On July 17, three months before Sens. Mitch McConnell and Reid forged a deal to open the government and avert default, Lee welcomed the conservative leaders of national grassroots organizations into his office after-hours to discuss tying government funding to the Obamacare battles. Sens. Cruz, Mike Enzi, Jeff Flake, Jim Inhofe, Ron Johnson, Jim Risch, Marco Rubio, and Pat Toomey were in attendance, as well as representatives of Tea Party Patriots, FreedomWorks, and other conservative groups. The room was “packed,” said Jenny Beth Martin, President of Tea Party Patriots. Lee spoke first, led the discussion, and asked for support.

“That was the moment that brought everyone together,” said L. Brent Bozell III, the founder of the Media Research Center and a participant in the meeting. Bozell said that every outside group agreed with the strategy, and only one senator openly questioned the shutdown or defund tactic. “Mike Lee is the intellectual powerhouse of this entire movement,” added Bozell.

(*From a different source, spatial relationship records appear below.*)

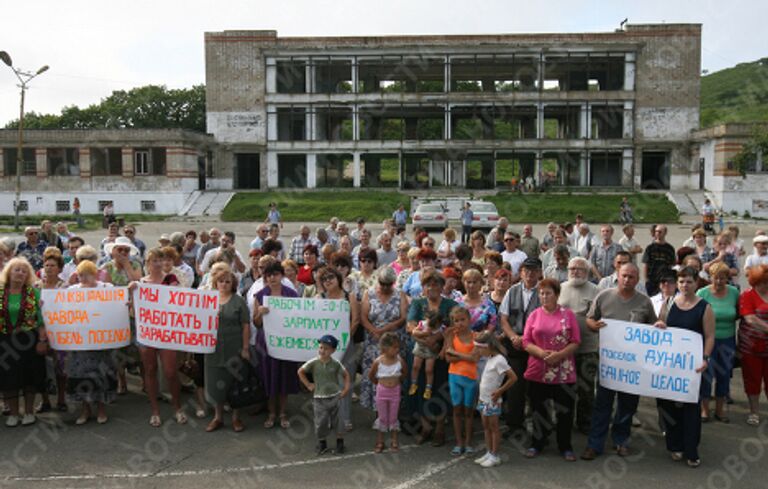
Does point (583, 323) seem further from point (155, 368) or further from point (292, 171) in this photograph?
point (292, 171)

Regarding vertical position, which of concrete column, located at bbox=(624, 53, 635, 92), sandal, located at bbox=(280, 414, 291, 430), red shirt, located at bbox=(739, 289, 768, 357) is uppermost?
concrete column, located at bbox=(624, 53, 635, 92)

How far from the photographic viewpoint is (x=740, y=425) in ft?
25.0

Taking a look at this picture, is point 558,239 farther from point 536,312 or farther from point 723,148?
point 723,148

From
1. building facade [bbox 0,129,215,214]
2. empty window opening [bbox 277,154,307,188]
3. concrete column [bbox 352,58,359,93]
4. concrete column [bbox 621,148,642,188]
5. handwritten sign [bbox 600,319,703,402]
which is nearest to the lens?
handwritten sign [bbox 600,319,703,402]

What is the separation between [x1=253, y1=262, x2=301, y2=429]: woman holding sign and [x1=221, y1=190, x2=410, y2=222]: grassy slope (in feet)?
104

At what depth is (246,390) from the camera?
301 inches

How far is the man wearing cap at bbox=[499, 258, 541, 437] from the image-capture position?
282 inches

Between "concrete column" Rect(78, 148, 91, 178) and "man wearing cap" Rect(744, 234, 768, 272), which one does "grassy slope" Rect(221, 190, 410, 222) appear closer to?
"concrete column" Rect(78, 148, 91, 178)

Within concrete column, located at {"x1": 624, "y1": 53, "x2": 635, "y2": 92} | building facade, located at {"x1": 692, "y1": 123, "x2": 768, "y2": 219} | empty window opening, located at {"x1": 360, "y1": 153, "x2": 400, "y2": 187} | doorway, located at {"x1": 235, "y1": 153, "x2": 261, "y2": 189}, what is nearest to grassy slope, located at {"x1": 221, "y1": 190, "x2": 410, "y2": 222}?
doorway, located at {"x1": 235, "y1": 153, "x2": 261, "y2": 189}

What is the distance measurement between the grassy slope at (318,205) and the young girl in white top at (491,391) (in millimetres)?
32993

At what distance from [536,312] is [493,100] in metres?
45.3

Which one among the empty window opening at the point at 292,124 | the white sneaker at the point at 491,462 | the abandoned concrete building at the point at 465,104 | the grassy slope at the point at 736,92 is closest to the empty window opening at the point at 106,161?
the abandoned concrete building at the point at 465,104

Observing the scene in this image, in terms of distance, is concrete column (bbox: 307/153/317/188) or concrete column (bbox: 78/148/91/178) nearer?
concrete column (bbox: 78/148/91/178)

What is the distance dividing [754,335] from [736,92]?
520 ft
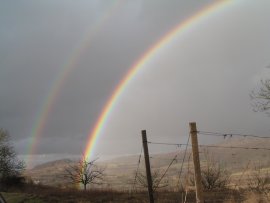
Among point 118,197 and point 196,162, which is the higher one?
point 196,162

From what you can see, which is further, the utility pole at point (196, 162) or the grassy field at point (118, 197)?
the grassy field at point (118, 197)

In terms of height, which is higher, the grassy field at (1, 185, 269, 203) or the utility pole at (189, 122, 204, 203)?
the utility pole at (189, 122, 204, 203)

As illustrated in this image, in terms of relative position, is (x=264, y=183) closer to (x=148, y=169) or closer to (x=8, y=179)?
(x=148, y=169)

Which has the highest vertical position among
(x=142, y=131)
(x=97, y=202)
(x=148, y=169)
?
(x=142, y=131)

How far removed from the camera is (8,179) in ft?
180

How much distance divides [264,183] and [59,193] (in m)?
18.7

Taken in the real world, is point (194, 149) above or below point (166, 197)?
above

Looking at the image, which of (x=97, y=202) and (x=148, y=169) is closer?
(x=148, y=169)

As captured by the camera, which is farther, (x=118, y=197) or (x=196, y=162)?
(x=118, y=197)

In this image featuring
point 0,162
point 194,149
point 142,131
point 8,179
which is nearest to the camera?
point 194,149

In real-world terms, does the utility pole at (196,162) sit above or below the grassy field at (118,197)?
above

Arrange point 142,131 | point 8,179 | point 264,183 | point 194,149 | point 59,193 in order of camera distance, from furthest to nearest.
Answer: point 8,179 < point 59,193 < point 264,183 < point 142,131 < point 194,149

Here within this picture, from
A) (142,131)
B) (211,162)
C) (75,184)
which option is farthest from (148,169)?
(75,184)

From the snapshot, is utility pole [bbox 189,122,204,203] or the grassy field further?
the grassy field
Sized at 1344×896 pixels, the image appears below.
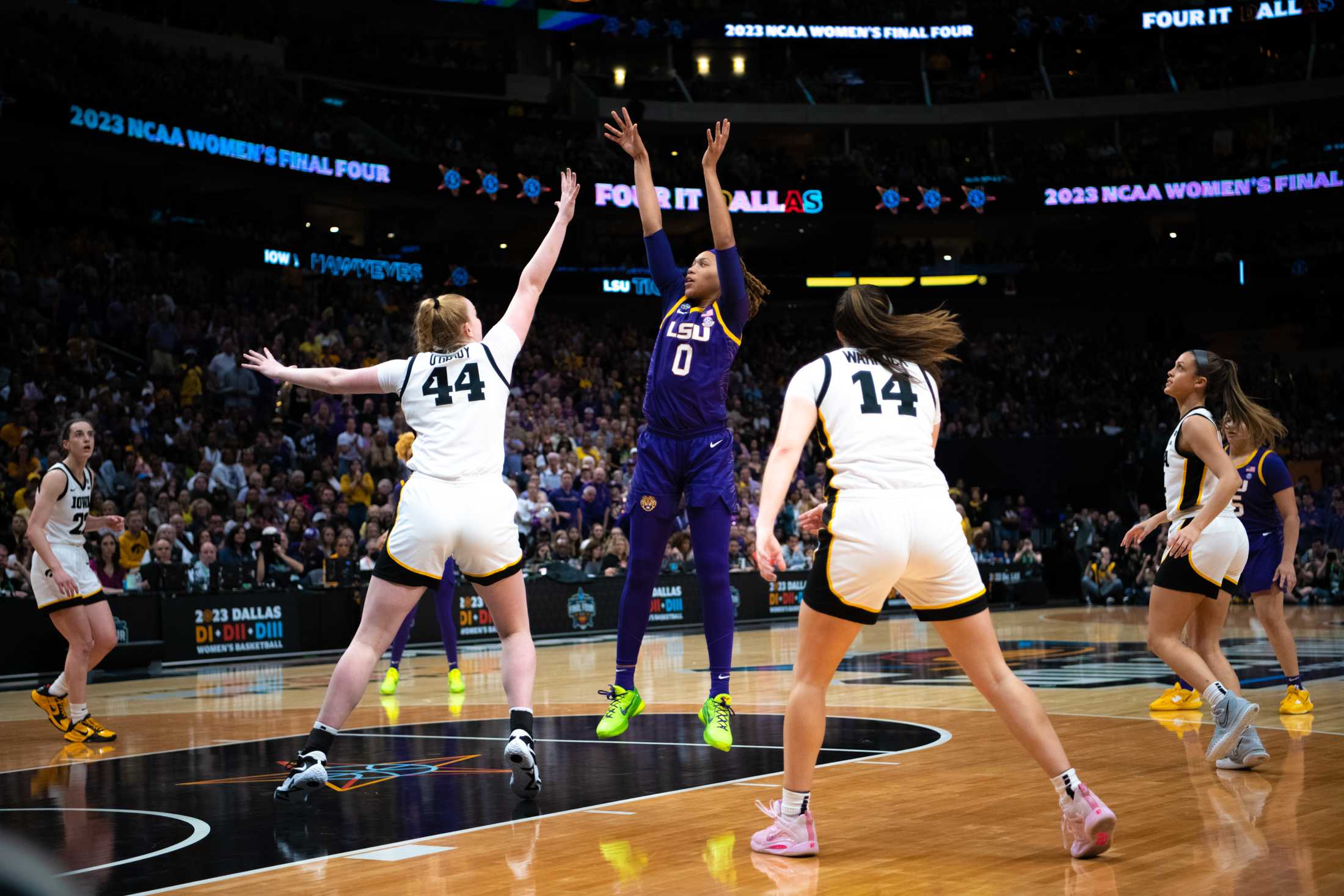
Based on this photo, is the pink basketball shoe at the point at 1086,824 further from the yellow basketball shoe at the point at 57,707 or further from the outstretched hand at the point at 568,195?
the yellow basketball shoe at the point at 57,707

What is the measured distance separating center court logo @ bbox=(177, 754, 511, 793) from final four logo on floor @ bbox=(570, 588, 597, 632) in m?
12.7

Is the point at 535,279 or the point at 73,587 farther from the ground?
the point at 535,279

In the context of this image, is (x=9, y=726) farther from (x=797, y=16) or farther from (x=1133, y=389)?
(x=797, y=16)

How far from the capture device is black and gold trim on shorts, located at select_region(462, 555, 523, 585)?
21.4 feet

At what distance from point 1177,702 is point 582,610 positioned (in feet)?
39.9

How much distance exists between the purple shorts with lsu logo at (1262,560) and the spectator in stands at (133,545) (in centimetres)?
1257

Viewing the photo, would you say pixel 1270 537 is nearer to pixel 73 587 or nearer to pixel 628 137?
pixel 628 137

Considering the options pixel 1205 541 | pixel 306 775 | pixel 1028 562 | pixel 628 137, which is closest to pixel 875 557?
pixel 306 775

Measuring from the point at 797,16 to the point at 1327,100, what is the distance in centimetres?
1673

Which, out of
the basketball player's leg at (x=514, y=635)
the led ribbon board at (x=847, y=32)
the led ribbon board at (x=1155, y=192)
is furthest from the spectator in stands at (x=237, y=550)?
the led ribbon board at (x=847, y=32)

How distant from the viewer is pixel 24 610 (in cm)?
1519

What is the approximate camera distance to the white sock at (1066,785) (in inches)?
196

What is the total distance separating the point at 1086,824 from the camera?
4.88 metres

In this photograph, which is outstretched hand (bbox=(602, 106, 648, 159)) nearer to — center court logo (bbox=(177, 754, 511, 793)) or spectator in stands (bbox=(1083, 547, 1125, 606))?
center court logo (bbox=(177, 754, 511, 793))
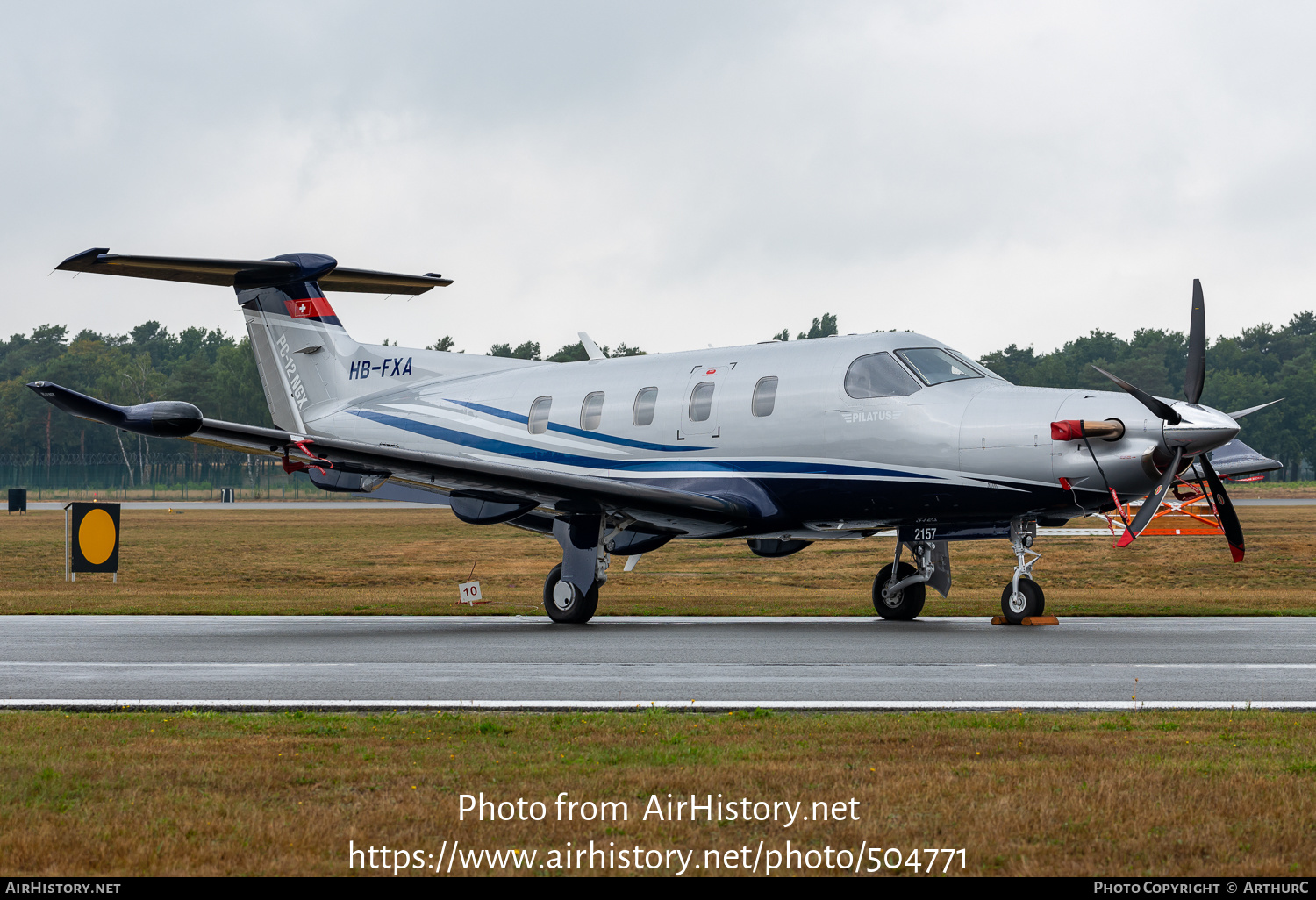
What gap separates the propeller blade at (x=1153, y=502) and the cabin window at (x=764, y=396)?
516 centimetres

Lee has a natural ally in Hannity. The Fox News host cheered the shutdown strategy, urging Republicans as far back as March to shut down the government over the Affordable Care Act:

HANNITY: Republicans right now, if they really want to -- not just symbolically -- if they want to repeal health care, Dr. [Ben] Carson, Obamacare, they've got to shut the government down and be labeled 'the full faith and credit of the United States is in jeopardy.' Which is not true. But if they really want to do that, that's what it will take. I want them to do it.

On the October 23 edition of his Fox News show, Hannity hosted Lee to discuss the Affordable Care Act and the government shutdown. At the end of the interview, Hannity told Lee, “I promise I'll do everything I can do -- we'll go out to Utah, we'll have a big tea party out there, and we'll remind them why you were elected”:

This is not the first instance in which a Fox personality has seemingly crossed the ethical line. In April 2010 Hannity caused a controversy by planning to host his Fox show from a tea party rally in Cincinnati, Ohio. The Los Angeles Times reported:

Angry Fox News executives ordered host Sean Hannity to abandon plans to broadcast his nightly show as part of a Tea Party rally in Cincinnati on Thursday after top executives learned that he was set to headline the event, proceeds from which would benefit the local Tea Party organization.

[...]

But senior Fox News executives said they were not aware Hannity was being billed as the centerpiece of the event or that Tea Party organizers were charging for admission to Hannity's show as part of the rally. They first learned of it Thursday morning from John Finley, Hannity's executive producer, who was in Cincinnati to produce Hannity's show.

Furious, top officials recalled Hannity back to New York to do his show in his regular studio. The network plans to do an extensive post-mortem about the incident with Finley and Hannity's staff.

Furthermore, Fox News itself has come under fire for promoting tea party rallies. The Huffington Post reported in May 2009 that CNN and MSNBC questioned the way Fox News was promoting the movement. Former CNN host and current Fox News media critic Howard Kurtz criticized Fox for the promotion of the rallies during the CNN program The Situation Room:

In a package that aired on the “Situation Room” Monday, media critic Howard Kurtz said Fox seemed to be a “co-sponsor” of tea parties. Kurtz closed by saying “the question is whether Rupert Murdoch's network wants to be so closely identified with what has become an anti-Obama protest movement.”